In spite of a natural middle-child diffidence and reluctance towards the spotlight, it didn’t take long for Molly to establish herself as a promethean musical force in Nashville’s vibrant underground and beyond. Since relocating to Music City in 2013, Molly has toured the world as a bassist, guitarist, and singer—joining the backing bands of Atlanta's indie songstress, Faye Webster; west coast troubadour Sam Outlaw; and Austin Texas’s boozily existential poet, David Ramirez. While at home in Nashville, Molly paid her bills as a waitress, and in the studio with her voice—providing her uniquely fragile and captivating harmony vocals on over 50 records in just a few years. Though Molly rarely recorded or performed her own songs since her first album “Time Is Medicine” (2011) that she made with the help of Kickstarter backers and friends, the few songs she did release garnered millions of plays on streaming platforms and a small body of devoted listeners throughout the world.

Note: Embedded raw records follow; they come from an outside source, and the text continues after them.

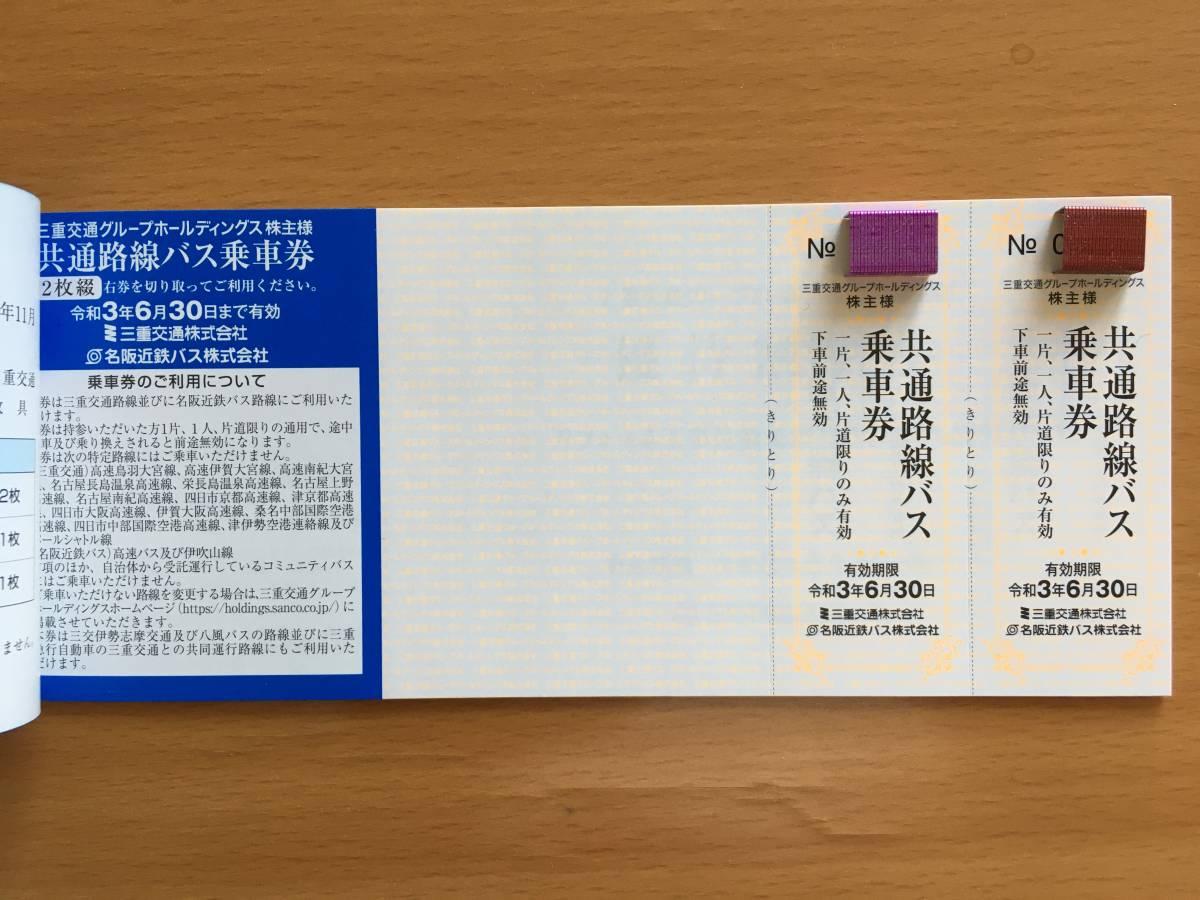 三重交通 株主優待券 1冊(共通路線バス乗車券2枚等) ~令和3年6月30日まで_画像2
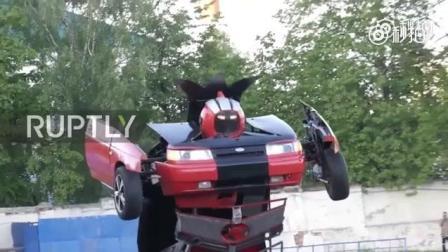 俄罗斯父子将拉达汽车改成变形金刚, 而且还是行进中变身, 这动手能力, 绝了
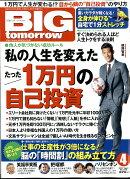 BIG tomorrow (ビッグ・トゥモロウ) 2017年 04月号 [雑誌]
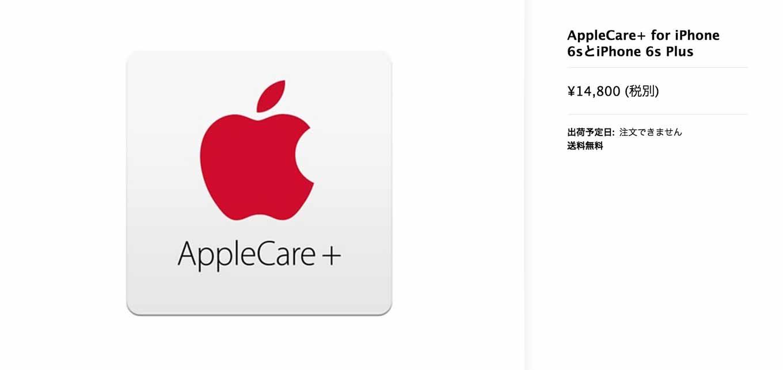 Apple、「iPhone 6s/6s Plus」の「AppleCare+」は14,800円に値上げ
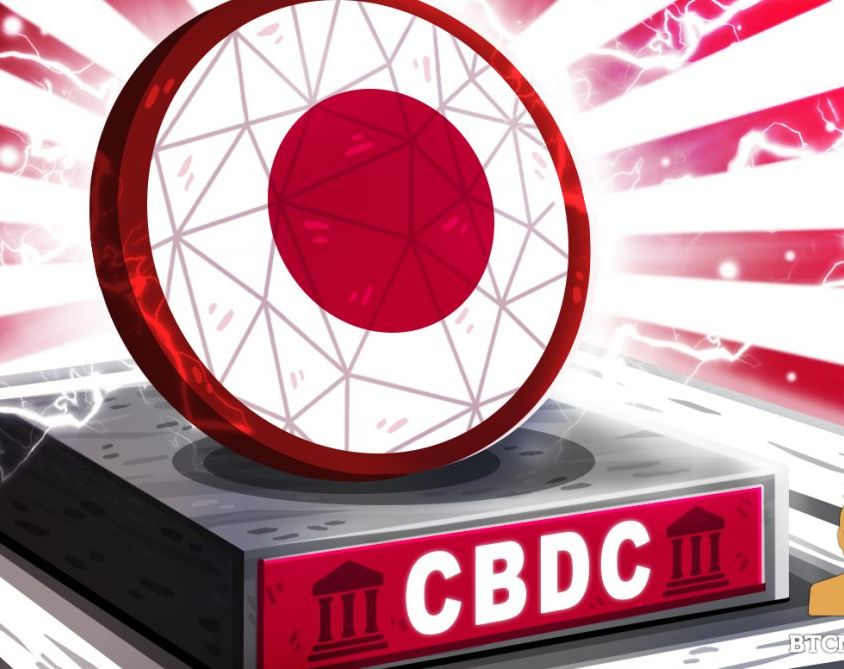 Japan-Central-Banks-Top-Economist-to-Lead-Department-Researching-CBDC-1120x669-1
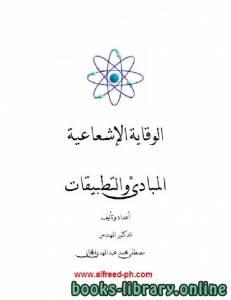 قراءة و تحميل كتاب الحماية من الإشعاع PDF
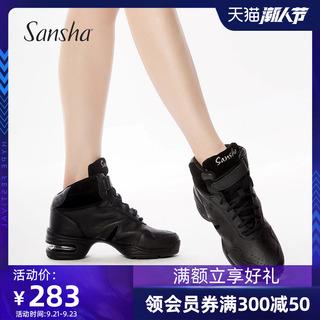 Обувь,  Sansha франция санши движение танец обувной кожа воздушная подушка современный обувь плюс бархат высокой обувь кадриль обувной, цена 4191 руб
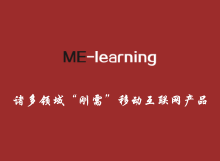 Me-Learning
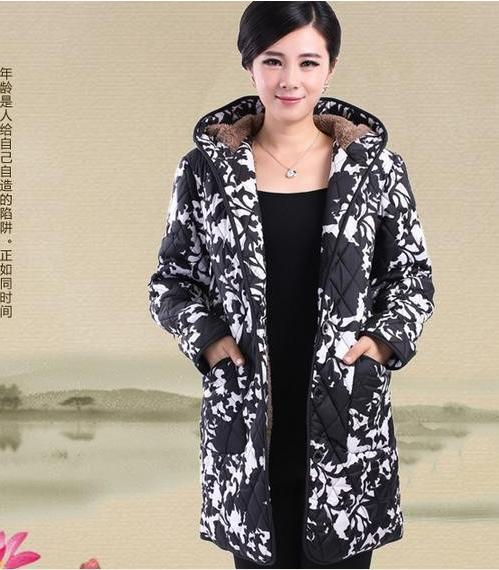 все цены на  Padded jacket new fashion Girls long section of the middle-aged mom padded hooded coat XL  онлайн
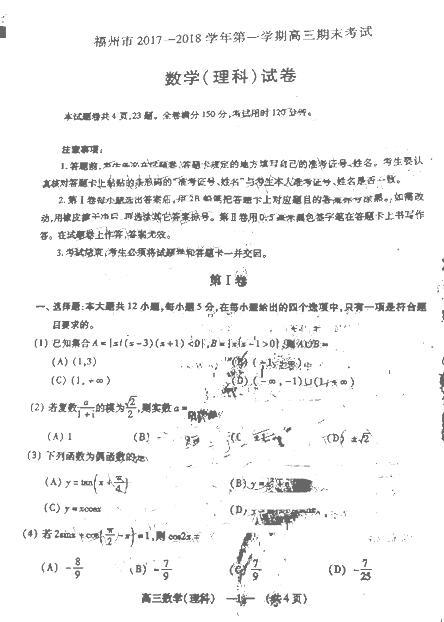 2018福建福州高三期末质检考试理科数学试题及答案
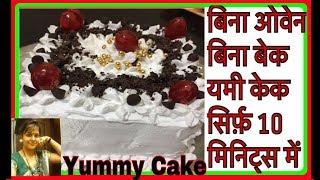 Bina Oven, Bina Bake kiye Yummy Cake only in 5-10 Minutes/Instant n Easy Chocolate Cake.Whipped Cream Recipe Link- https://youtu.be/7XCDa_IcATo
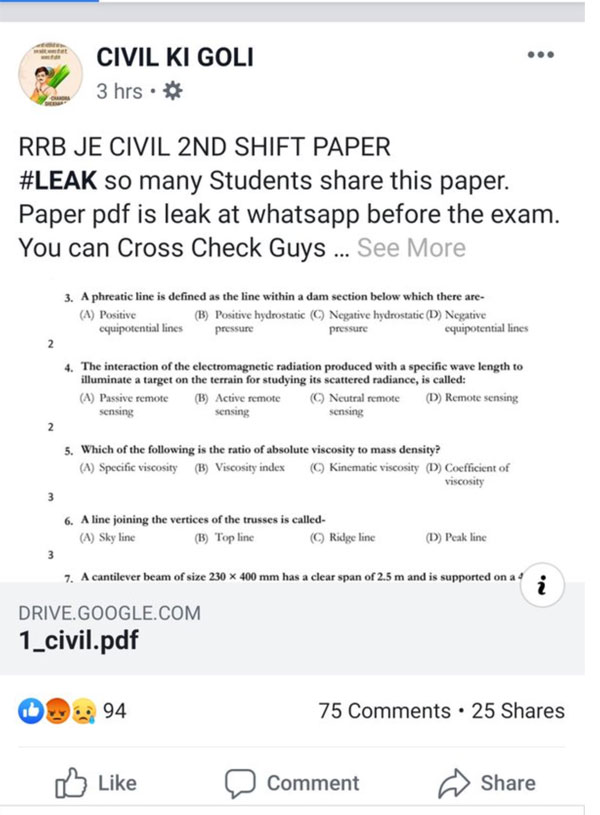 Has RRB JE CBT-2 exam paper been leaked?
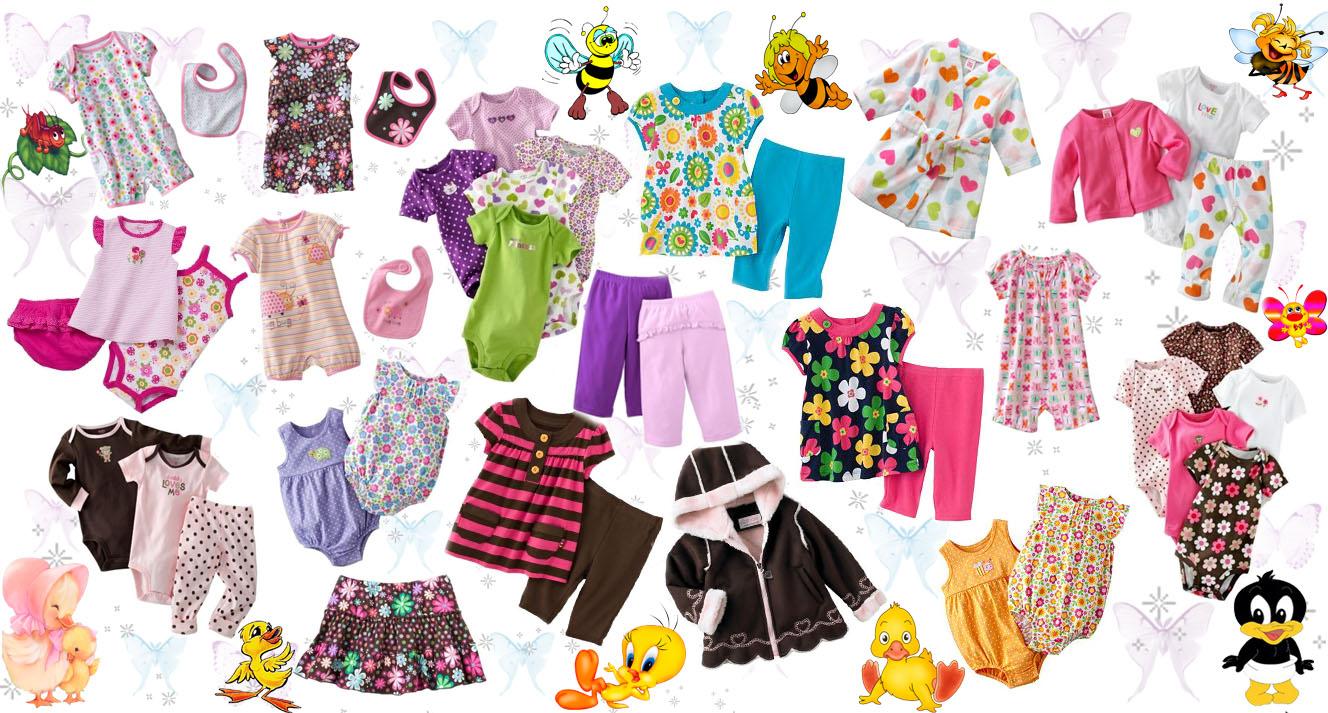 презентации для детей по теме одежда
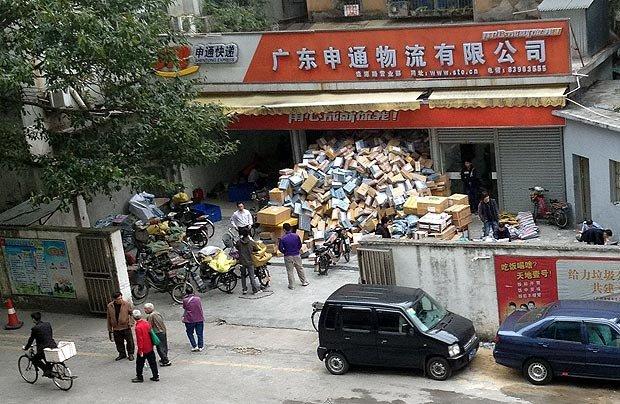 Przesyłki w Chinach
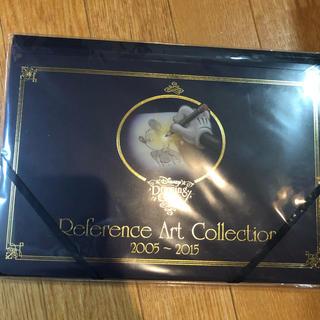 Disney - ディズニードローイングクラス アートコレクション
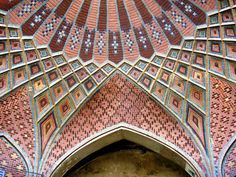 persian geometry - Google Search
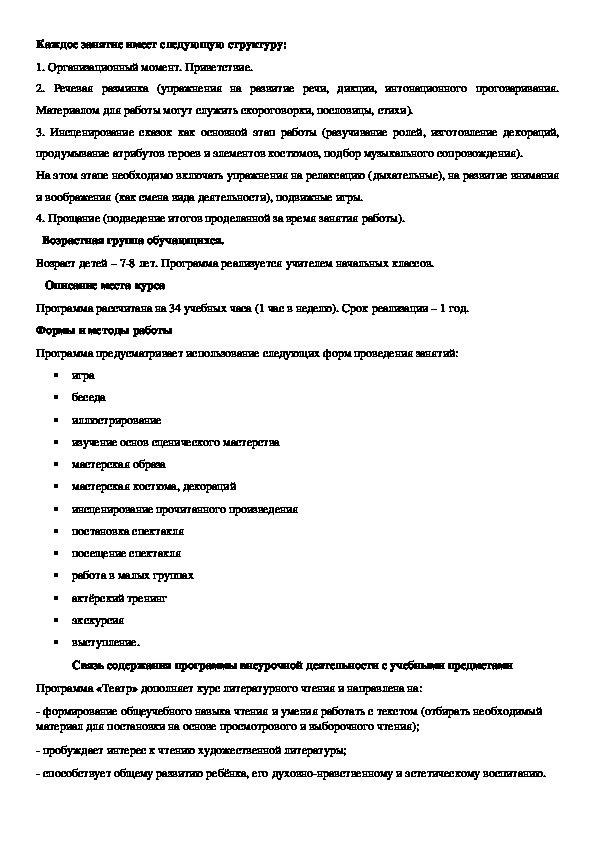"""Рабочая программа и календарно-тематическое планирование для 1 класса по внеурочной деятельности """"Театр"""""""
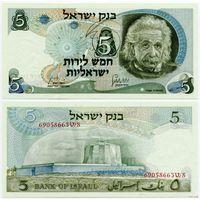 Израиль. 5 лир (образца 1968 года, P34b, UNC)
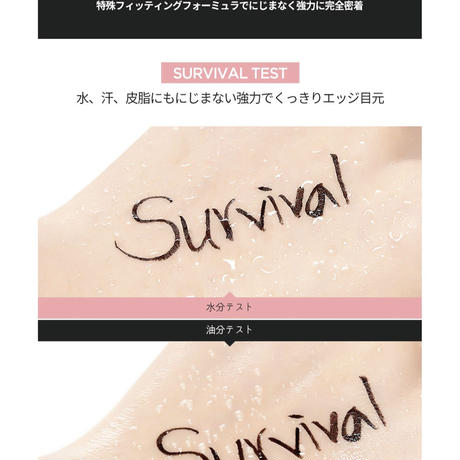 Lilybyred am9 to pm9 survival penliner★国内発送★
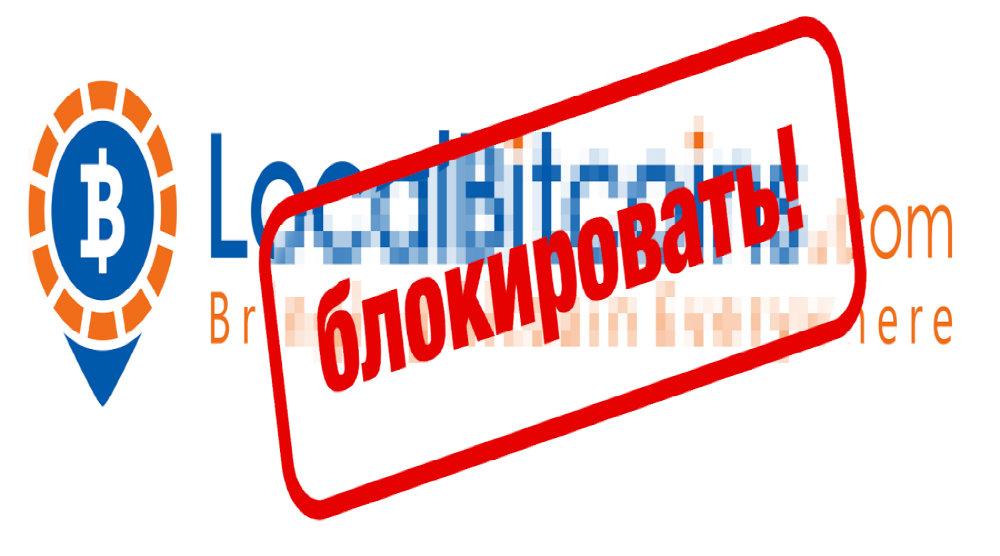 Casa de cambio LocalBitcoins es censurada en Rusia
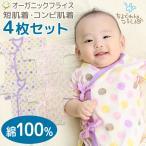 新生児 肌着 セット ベビー服 赤ちゃん コンビ肌着 短肌着 4枚 オーガニック コットン フライス ドット 小花柄 外縫い 女の子 肌着 通年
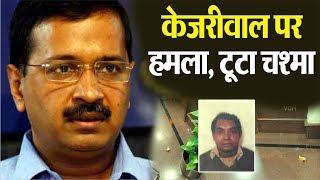 Chilli Powder Thrown on Arvind Kejariwal
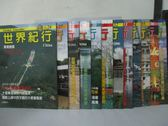 【書寶二手書T8/地理_RDQ】世界紀行(3)_26~37冊間_共12本合售_南京與上海_首爾等_附殼
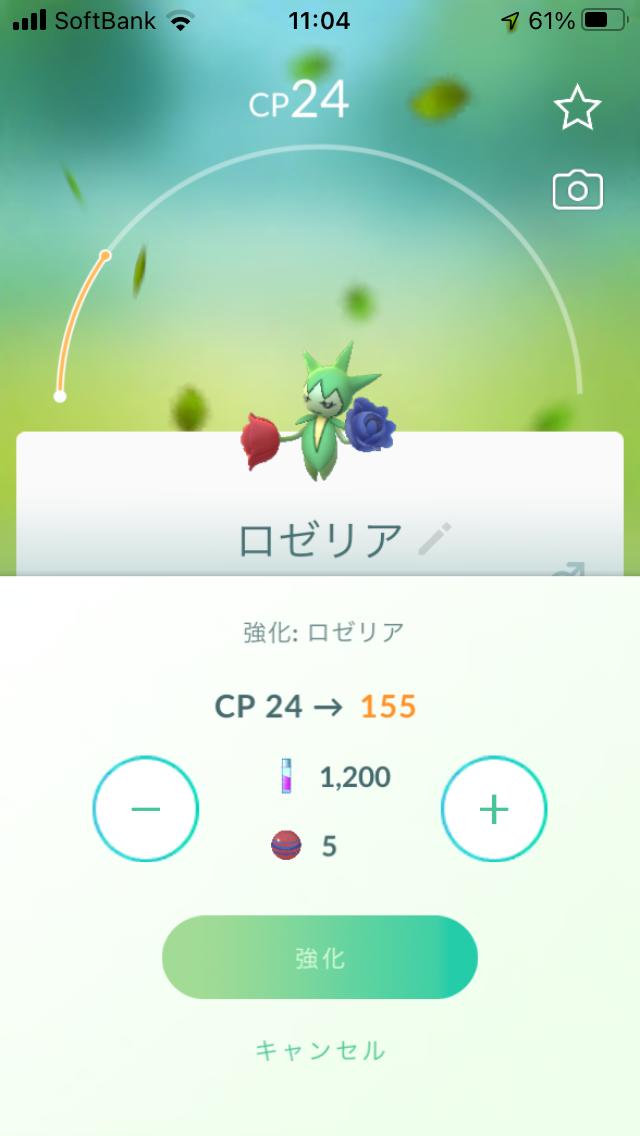 f:id:kyotopgo:20210207181647p:plain
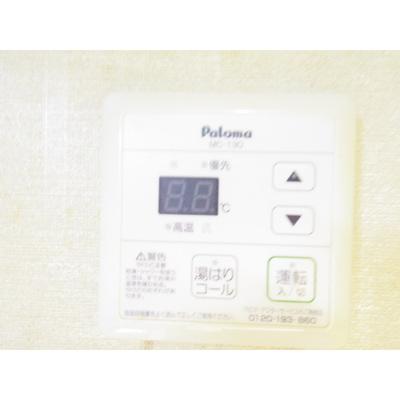 給湯器温度調節機能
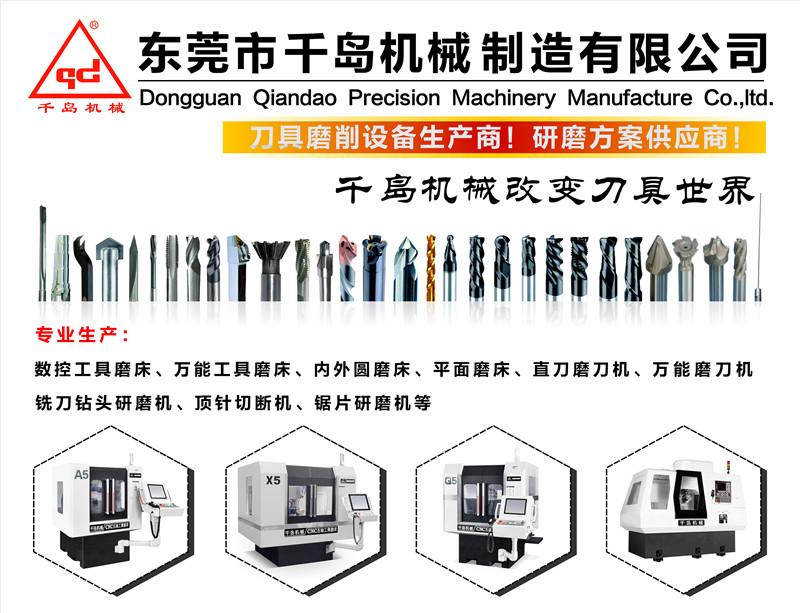 千岛机械展会海报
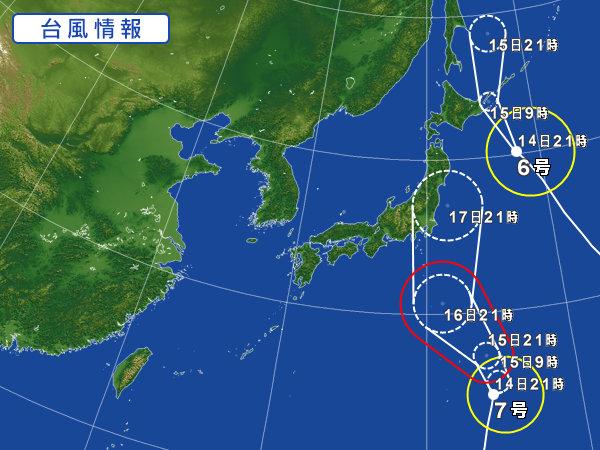 台風が2つ……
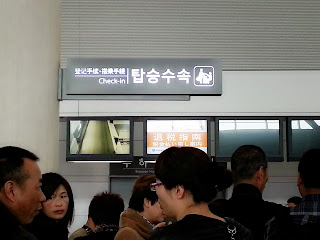 Jeju Airport 2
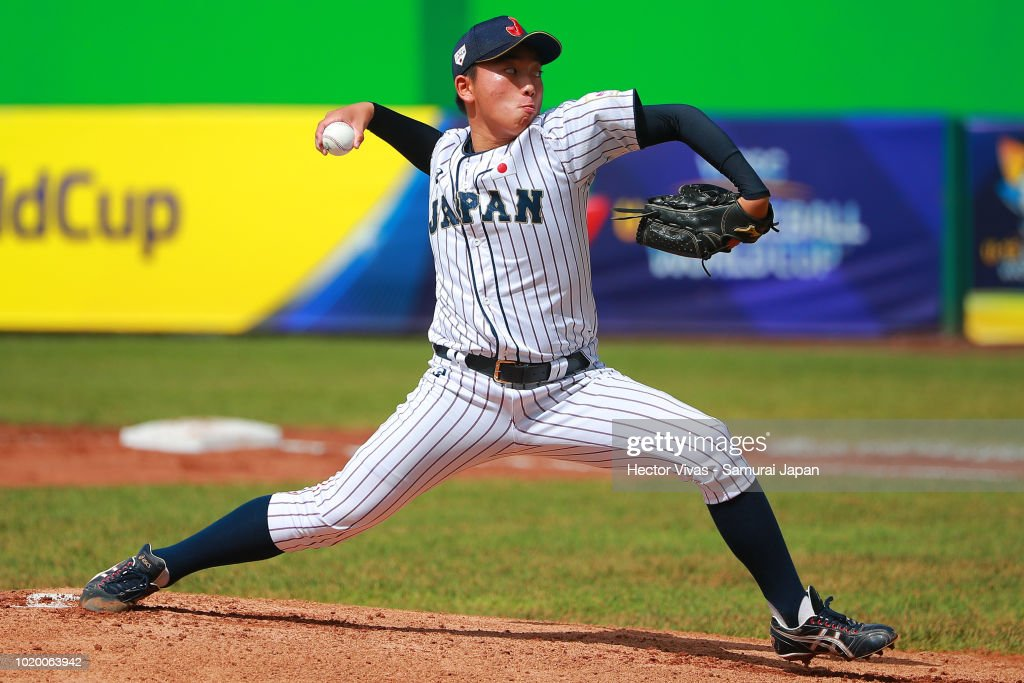 Japan v Chinese Taipei - WBSC U-15 World Cup Super Round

Her growing number of fans and champions encouraged Molly to team up with longtime friends Juan Solorzano and Zachary Dyke, both having made their marks on Nashville’s indie music scene as producers and multi-instrumentalists themselves, to properly release another record of her own.
The result was “Rosemary”—an EP of fragile indie tunes that are as haunting as they are comforting, beautifully raw and yet just out of reach.From the effortless, transcendent melancholy of “Feel Alive Again,” to the flirty pop nostalgia of “Who are We Kiddin’,” each of Molly’s songs enchants the listener with a disarming union of aloofness and intimacy—timeless tunes in a postmodern soundscape. If it weren’t for the persistent reminder of a distressed 808 snare loop, a tune like “These Are The Times” wouldn’t be out of place on one of Chet Baker’s classic records from the 50’s:
I wonder if you think of me
I hardly ever think of you
Only when I use my legs to walk
Only when leaves do somersaults
You know it’s just on days the mail goes through
These are the times I think of you
These unassuming phrases and searching melodies drift and whirr in your head as you listen—staking their claim on your memories long after her songs have gone silent. But for all its unapproachable beauty, the heart of Molly’s music is humble and profoundly human. They are songs that remind us that heartbreak isn’t simply another marketable human emotion, but is more like a familiar place—a sacred space within all of us. We are all born with a deep sense of loss, and great art has a way of articulating our personal tragedies—both the ones we’re born into, and the ones we write and direct ourselves. It makes listening to “Rosemary” feel like falling into a dream or a distant memory—a beautiful reminder of something we’ve known all along.